Today we pick up the story of Jonah part way through.  Jonah has already been told to go to Nineveh, fled the other direction, been tossed into the sea during a fierce storm, been swallowed by a fish, prayed to God, and was vomited on to dry land.  This is Jonah 1 and 2 in a nutshell.  Our passage today begins with God speaking a second time to Jonah, instructing him to go to the great city of Nineveh to give a message which calls for their repentance.

Nineveh is a great city with over 120,000 residents.  Our passage tells us that it takes three days to visit the city.  We also learn that it is a city of wickedness.  God calls Jonah to go to save the city from destruction.  This is the first indication of God’s compassionate love.  God desires for the city to turn from its evil ways.  God’s compassionate love is also shown to Jonah as God is willing to tell him a second time to go to Nineveh.  God could have let Jonah drown and found another messenger.

Jonah goes to Nineveh and preached, “Forty more days and Nineveh will be over turned”.  The people believe God and a citywide fast is declared by the king.  The people also put on sackcloth as a sign of their repentance.  The king led the people to do this in hope that God would be compassionate and would relent.  In verse ten we read, “He had compassion and did not bring upon them the destruction He had threatened”.  God delivered the second chance that He wanted to give the city.  The story does not end here either.  God still has some work to do with Jonah.  Even though God’s purposes for Nineveh have been completed, God still loves Jonah and goes on to show that.

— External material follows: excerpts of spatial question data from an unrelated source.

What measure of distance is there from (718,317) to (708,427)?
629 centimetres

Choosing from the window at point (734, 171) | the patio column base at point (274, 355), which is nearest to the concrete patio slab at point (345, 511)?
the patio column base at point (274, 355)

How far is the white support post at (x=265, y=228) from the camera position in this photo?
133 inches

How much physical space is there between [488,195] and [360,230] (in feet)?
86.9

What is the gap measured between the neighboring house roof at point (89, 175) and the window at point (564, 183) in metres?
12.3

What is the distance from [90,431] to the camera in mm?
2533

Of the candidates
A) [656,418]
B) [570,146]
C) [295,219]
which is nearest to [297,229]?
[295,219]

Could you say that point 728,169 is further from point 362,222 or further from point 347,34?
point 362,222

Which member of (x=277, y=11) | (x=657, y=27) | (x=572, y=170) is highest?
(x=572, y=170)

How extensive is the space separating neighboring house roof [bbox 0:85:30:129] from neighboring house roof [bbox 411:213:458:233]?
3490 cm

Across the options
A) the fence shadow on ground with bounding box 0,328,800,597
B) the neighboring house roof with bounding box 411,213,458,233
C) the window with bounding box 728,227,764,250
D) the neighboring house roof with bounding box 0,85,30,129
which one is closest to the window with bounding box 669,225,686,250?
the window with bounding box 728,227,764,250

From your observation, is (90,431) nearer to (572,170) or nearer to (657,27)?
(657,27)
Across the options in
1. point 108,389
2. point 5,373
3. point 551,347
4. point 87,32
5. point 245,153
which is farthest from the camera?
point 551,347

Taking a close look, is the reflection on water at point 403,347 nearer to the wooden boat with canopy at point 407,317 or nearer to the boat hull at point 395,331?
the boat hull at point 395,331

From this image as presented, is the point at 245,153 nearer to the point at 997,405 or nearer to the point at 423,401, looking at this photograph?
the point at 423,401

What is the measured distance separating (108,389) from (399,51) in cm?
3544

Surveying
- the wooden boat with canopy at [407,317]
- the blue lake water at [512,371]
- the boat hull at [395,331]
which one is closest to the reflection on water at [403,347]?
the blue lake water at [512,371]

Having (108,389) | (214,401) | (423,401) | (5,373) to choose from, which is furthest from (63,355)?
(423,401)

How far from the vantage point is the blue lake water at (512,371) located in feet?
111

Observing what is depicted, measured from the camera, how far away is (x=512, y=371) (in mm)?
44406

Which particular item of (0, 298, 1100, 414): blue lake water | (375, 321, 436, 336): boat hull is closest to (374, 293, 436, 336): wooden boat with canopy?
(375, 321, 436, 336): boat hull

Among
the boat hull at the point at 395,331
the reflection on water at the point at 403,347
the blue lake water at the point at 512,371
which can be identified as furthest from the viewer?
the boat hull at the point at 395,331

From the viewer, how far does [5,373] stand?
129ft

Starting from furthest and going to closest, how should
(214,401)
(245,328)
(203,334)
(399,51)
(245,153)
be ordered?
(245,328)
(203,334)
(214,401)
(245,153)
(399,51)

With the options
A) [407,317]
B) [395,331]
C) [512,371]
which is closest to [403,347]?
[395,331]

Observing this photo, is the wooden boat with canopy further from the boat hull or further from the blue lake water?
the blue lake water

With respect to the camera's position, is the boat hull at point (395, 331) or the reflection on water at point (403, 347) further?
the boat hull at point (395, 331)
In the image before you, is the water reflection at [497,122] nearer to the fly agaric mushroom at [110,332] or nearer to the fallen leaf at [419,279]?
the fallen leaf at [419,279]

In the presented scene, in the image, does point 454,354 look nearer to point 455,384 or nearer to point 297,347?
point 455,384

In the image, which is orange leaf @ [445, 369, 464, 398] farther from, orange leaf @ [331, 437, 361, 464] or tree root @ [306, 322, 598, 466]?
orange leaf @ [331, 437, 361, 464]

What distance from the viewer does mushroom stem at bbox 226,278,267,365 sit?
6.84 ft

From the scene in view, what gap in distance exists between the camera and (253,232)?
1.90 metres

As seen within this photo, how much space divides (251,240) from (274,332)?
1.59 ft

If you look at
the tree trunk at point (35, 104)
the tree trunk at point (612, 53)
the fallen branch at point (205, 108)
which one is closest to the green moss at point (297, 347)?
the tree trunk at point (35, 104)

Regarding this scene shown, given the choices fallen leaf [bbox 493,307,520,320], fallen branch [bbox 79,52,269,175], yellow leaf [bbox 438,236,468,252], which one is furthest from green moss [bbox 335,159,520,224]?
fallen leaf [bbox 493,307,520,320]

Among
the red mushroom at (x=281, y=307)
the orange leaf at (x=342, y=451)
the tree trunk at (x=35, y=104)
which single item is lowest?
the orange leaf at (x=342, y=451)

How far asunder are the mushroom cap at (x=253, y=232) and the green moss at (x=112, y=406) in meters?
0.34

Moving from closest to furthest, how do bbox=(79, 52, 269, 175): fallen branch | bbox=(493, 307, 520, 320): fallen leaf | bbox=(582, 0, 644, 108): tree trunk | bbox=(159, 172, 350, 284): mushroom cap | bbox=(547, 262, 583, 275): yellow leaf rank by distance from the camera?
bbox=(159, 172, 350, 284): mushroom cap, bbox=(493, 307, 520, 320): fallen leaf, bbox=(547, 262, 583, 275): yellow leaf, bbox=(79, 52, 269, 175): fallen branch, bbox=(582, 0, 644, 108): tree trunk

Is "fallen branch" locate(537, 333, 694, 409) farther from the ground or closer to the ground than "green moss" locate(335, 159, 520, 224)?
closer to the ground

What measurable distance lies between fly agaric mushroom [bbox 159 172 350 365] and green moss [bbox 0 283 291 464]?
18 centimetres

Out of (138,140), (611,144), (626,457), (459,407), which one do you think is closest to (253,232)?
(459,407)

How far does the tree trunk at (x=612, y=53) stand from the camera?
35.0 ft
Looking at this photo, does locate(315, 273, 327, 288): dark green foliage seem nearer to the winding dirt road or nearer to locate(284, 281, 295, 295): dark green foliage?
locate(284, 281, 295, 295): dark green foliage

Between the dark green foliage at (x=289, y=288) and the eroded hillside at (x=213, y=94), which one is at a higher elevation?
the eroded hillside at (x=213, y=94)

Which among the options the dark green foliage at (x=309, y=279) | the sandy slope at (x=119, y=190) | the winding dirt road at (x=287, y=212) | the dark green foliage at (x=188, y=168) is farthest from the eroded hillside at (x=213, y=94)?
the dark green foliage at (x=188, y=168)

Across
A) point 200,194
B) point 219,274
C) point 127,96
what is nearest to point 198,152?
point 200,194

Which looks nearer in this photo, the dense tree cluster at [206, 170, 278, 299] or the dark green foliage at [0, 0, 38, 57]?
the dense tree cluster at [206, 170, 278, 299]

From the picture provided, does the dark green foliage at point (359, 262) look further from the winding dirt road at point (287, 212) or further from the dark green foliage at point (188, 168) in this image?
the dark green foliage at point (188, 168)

In the continuing work that God does with Jonah we come to see that God not only gives Jonah a second chance, but also a third…  God does not give up on Jonah.  He continues to bring Jonah along, ever shaping him into who he was created to be.  This is a beautiful thing about our God.  He continues to do the same thing for each and every one of us.  In His great love, God works and works and works to help us along our Christian walk.  He never gives up on us.  It is a beautiful thing.  Thanks be to God for His never-ending compassionate love for you and for me.